Words By Catharine Livingston
Photo By Livia Corona
For journalists, the rule is simple: Tell the untold story. Which is why, shortly after the United States withdrew from the Kyoto Protocol in 2001, Elizabeth Kolbert decided to investigate global warming. "Even as we were warned that the world was getting warmer and warmer, no one seemed to care," says the 46-year-old staff writer for The New Yorker. "I thought, either this is a really big deal--in which case it's being horrifically under-covered--or it isn't, in which case we could forget about it."
Since then, Kolbert has carefully exposed the facts of climate change--that carbon dioxide levels are approaching those of prehistoric days, that the Arctic ice cap has a good chance of disappearing by the end of this century, and that the world is, without a doubt, getting problematically warmer--in articles like "The Climate of Man" for The New Yorker and one book, Field Notes from a Catastrophe: Man, Nature, and Climate Change. Her reporting has taken her from the messy New York City office of a leading climate modeler to the tiny Alaskan village of Shishmaref, and has earned her a science journalism award from the American Association for the Advancement of Science.

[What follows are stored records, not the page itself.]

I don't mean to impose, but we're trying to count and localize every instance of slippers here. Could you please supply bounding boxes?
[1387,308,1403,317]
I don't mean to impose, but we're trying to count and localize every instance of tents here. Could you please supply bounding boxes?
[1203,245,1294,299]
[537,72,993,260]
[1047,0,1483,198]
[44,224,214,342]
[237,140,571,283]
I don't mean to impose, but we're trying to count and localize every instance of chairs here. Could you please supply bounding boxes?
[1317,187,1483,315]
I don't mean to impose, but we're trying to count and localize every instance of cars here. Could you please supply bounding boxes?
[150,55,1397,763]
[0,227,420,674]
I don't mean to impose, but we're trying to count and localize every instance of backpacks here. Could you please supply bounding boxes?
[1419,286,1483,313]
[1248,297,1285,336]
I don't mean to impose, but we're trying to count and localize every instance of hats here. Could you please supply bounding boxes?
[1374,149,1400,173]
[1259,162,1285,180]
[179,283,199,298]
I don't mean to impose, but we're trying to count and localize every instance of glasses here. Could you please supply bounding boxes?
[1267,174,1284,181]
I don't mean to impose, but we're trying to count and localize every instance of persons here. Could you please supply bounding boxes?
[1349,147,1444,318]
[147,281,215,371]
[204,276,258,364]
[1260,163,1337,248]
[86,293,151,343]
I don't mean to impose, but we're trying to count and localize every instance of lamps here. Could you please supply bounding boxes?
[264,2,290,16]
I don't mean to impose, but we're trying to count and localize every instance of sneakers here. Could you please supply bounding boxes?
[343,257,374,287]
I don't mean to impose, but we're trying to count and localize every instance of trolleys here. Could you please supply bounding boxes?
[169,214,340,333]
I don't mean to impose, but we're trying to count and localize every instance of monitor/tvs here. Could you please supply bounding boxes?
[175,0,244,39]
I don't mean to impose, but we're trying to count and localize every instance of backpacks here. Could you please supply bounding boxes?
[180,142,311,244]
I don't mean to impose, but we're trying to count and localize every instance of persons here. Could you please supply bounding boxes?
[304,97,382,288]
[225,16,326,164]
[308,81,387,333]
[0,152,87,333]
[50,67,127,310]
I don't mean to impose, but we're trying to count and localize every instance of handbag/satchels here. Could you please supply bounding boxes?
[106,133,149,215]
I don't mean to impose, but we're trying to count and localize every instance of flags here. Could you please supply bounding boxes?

Until a few years ago, most media outlets shied away from climate change--in part due to a concern that the science simply wasn't in it, and because bad environmental news was thought of as too depressing. Kolbert quickly learned that the vast majority of scientists had arrived at a consensus: that our world had already begun to change. Her reporting takes readers to the front lines of climate science. "People are doing fascinating things and they've made fascinating discoveries," she says. Like the glaciologists drilling a five-inch-wide, 10,000-foot-deep hole in the Arctic ice cap whom she profiled in her 2002 article on climate history, "Ice Memory." Or the paleoclimatologist featured in her three-part series in 2005, "The Climate of Man," who counts the bodies of dead plankton. "One thing I've tried to secure is science writing as opposed to environmental writing."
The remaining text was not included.